*Extract*
-------------------------

My First Craft Show – What I Learned

Yesterday I took part in my first craft show!  It was a lot of work, a lot of fun, and a lot of lessons learned.  I wanted to share what I discovered with you all, in case you are on the verge of doing your own craft show.  Keep in mind this was my experience and it might be different for you.  But hopefully my tips/lessons can be of some help!

#1  It’s HARD work! As in my previous post I will tell you that preparing for a craft show is really labor intensive.  One thing that I believe helped me is that as soon as I signed up, which was nearly two months prior to the show, I started working on my crafts every single day.  It helped me build up my inventory but not feel so overwhelmed by the process.  Ideally if you are doing craft shows you are prepping year round, but as a beginner you might really need to get that initial stock going.  If you start early enough you can just do a little bit everyday.

#2 It WILL cost you money.  This part sucks, but it’s a part of the craft show life I guess.  You will have your booth rental fee, in my case it was $25.  Then I had to buy table cloths, display stuff, bags, totes for carrying my things, and other supplies I hadn’t thought of.  All told, I am pretty sure I spent at least $200 in prep.  And I think that is pretty cheap for most set ups to be honest.  Granted, this was my first show so the costs would hopefully be less for subsequent shows.  But keep in mind that if you do seasonal shows you will need to change-up your display (stuff for Christmas, Fall, Spring, etc.)  Be prepared for that first show to NOT break even.  Consider it an investment in your craft show business.

-------------------------

*Exercises*
[A] In the craft show post, how much was the booth rental fee?
[B] Extract from the craft show post the passage that opens with the words containing "#1  It’s HARD" and closes with "little bit everyday.", reproducing it character for character.
[C] Continue the craft show post from the end of its final sentence.

-------------------------

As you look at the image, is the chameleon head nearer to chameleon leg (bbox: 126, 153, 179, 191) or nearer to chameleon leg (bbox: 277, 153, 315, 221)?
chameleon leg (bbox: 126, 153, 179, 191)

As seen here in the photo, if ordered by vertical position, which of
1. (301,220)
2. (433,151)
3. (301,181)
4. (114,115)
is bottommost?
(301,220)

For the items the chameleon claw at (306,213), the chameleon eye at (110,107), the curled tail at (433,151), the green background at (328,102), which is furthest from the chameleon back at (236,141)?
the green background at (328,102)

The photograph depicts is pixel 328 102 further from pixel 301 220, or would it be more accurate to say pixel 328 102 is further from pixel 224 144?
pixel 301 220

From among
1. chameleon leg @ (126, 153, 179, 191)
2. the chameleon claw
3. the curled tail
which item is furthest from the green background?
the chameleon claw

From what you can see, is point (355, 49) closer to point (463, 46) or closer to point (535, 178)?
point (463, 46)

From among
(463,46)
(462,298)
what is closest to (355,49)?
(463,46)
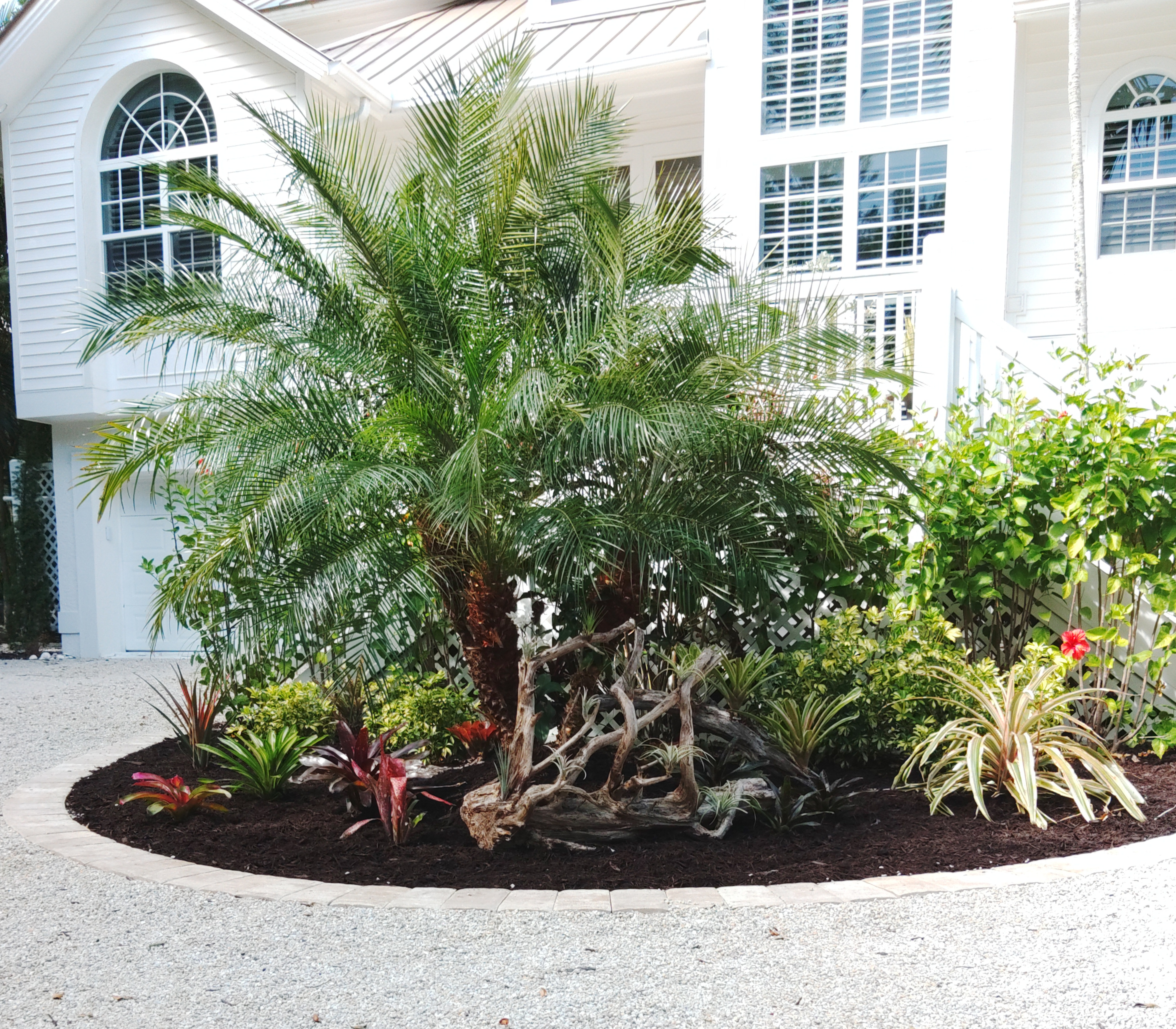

-------------------------

*Set of answers*
[A] $25

[B]
#1  It’s HARD work! As in my previous post I will tell you that preparing for a craft show is really labor intensive.  One thing that I believe helped me is that as soon as I signed up, which was nearly two months prior to the show, I started working on my crafts every single day.  It helped me build up my inventory but not feel so overwhelmed by the process.  Ideally if you are doing craft shows you are prepping year round, but as a beginner you might really need to get that initial stock going.  If you start early enough you can just do a little bit everyday.

[C]
#3  Load your stuff up the night before so you are ready the morning of the show.  We loaded our car up Friday night and I had everything ready which made the next morning much easier.  We had 3 hours to set up but we didn’t get to the location until one hour after set up began.  BRING A CART!!!  Oh boy, do I regret not having a cart to haul my stuff in!  It was a long walk with heavy tables and the other things from the parking lot to the high school gym.  My arms are still like rubber!

#4  Be prepared to accept whatever space you get.  I requested a space along a wall.  I got stuck in the middle of the gym.  I made the best of it but you get what you get I guess.  I also noticed my 10 x 10 space was more like 9 x 8 so the set up we had practiced in my living room ended up being a lot smaller.  You have to be flexible and make it work.  In the end I was happy with how we arranged things.


#5  Make sure you have taken photos of your set up to make putting it all together easier.  I was so glad I had taken photos of our practice set up because on the day of the show I honestly could not remember what went where.  I guess the more shows you do the easier this will get.   After you set up go inside your booth and make sure people can see and touch everything with ease.

#6  Signage!  If you are invested in doing craft shows you will want a really good sign.  We didn’t have one, just my little home-made sign I made with stickers and a small frame from the thrift store.  It was okay but if I were going to be doing this on a regular basis I would find a company to make me a custom sign I could use each time.  Or have your shop name put on a table-cloth.  I saw some really great signs at the show that people had custom-made.  I know some of these can be pricey, but shop around for a good deal.


#7  Business cards!  I didn’t have any.  Big mistake!  People kept asking for my card and I felt so lame admitting I didn’t have one.  I cringe when I think of the people I could have possibly gotten more business from.  These don’t cost much money, you can go through Vistaprint and get 200 cards for pretty cheap.  This is one small expense that can reap lots of benefits!!!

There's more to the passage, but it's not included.